__Provided text__:
⟨
Posted by: rmn on: 20/01/2010
Actual object memory layout can be a little tricky when inheritance and its virtual tables are involved. And it gets even trickier when pointer arithmetic is employed. Do you consider yourself a low-level expert?
Let us consider the following main program:
#include <iostream>
void f (A *a) {
std::cout << a[2].x << std::endl;
}
int main () {
B b[10];
f(b);
}
In this post we will present three different definitions for classes A and B. Each definition will vary slightly from the previous one, and is likely to generate different output.
The first definition is the most straight forward:
// version I
struct A {
A () : x(1) {}
unsigned x;
void dummy () {}
};
struct B : A {
B () : y(2) {}
unsigned y;
void dummy () {}
};
As you could guess: we have defined two classes – A, and B which inherits from A. B contains one member – x, which is initialized to 1. B contains an extra member – y, which is initialized to 2. What will this version print?
At this point we shall add an innocent ‘virtual’ specification to the member function B::dummy:
// version II
struct A {
A () : x(1) {}
unsigned x;
void dummy () {}
};
struct B : A {
B () : y(2) {}
unsigned y;
virtual void dummy () {}
};
What will now be printed?
We shall be fair and let A have its own ‘virtual’ qualifier as well:
// version III
struct A {
A () : x(1) {}
unsigned x;
virtual void dummy () {}
};
struct B : A {
B () : y(2) {}
unsigned y;
virtual void dummy () {}
};
What do you expect to be printed now?
… .. .
⟩
__Extracted entries__:
⟨
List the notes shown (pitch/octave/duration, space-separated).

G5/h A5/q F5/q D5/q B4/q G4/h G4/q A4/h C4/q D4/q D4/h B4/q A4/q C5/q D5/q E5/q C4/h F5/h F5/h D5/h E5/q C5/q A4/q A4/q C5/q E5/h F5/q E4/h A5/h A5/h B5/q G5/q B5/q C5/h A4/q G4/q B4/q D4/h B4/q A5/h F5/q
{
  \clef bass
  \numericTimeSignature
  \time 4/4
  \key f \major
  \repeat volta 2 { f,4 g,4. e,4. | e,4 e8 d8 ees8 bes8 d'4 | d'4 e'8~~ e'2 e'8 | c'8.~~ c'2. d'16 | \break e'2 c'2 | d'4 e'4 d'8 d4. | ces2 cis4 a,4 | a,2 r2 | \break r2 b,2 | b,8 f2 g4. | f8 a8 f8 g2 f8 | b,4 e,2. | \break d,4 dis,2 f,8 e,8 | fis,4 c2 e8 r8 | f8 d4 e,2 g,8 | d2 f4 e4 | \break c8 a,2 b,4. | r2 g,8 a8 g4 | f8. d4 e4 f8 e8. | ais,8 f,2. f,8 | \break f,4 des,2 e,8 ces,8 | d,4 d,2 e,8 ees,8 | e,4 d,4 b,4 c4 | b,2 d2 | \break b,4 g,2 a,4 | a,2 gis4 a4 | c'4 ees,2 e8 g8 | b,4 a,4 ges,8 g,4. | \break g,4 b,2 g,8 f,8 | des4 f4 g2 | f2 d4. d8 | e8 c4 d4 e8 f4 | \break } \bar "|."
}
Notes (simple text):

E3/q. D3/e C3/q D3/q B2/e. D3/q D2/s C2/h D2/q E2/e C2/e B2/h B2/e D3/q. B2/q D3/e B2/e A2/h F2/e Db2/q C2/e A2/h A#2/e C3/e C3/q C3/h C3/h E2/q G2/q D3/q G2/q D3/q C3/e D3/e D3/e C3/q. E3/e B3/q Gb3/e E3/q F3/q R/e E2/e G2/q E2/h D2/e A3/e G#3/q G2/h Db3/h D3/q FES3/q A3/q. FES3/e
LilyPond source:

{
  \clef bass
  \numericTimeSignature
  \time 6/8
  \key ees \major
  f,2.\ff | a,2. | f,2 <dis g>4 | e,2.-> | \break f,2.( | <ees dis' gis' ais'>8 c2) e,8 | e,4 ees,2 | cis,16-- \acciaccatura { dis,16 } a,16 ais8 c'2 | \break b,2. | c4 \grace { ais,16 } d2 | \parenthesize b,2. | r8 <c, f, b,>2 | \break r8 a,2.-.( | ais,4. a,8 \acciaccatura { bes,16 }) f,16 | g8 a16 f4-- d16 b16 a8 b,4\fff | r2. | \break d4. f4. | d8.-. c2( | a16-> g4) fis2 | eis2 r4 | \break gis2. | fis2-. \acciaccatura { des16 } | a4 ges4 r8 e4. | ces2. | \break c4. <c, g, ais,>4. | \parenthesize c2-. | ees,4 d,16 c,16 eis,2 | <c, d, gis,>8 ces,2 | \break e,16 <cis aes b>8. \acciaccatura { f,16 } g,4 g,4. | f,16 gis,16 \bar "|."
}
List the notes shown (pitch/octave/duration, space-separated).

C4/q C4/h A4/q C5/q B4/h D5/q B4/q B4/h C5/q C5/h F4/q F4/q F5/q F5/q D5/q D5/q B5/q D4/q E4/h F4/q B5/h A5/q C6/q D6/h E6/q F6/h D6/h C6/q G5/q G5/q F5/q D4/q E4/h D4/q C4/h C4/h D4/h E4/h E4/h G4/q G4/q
⟩
__Short exercise 1__: Translate this sentence from the post on object memory layout into Spanish: "Actual object memory layout can be a little tricky when inheritance and its virtual tables are involved."
__Short exercise 2__: Retype the part of the post on object memory layout starting at "At this point" and ending at "now be printed?".
You can do these tasks without the entries.

__Complete output 1__: La disposición real de los objetos en memoria puede resultar un poco complicada cuando intervienen la herencia y sus tablas virtuales.

__Complete output 2__:
At this point we shall add an innocent ‘virtual’ specification to the member function B::dummy:
// version II
struct A {
A () : x(1) {}
unsigned x;
void dummy () {}
};
struct B : A {
B () : y(2) {}
unsigned y;
virtual void dummy () {}
};
What will now be printed?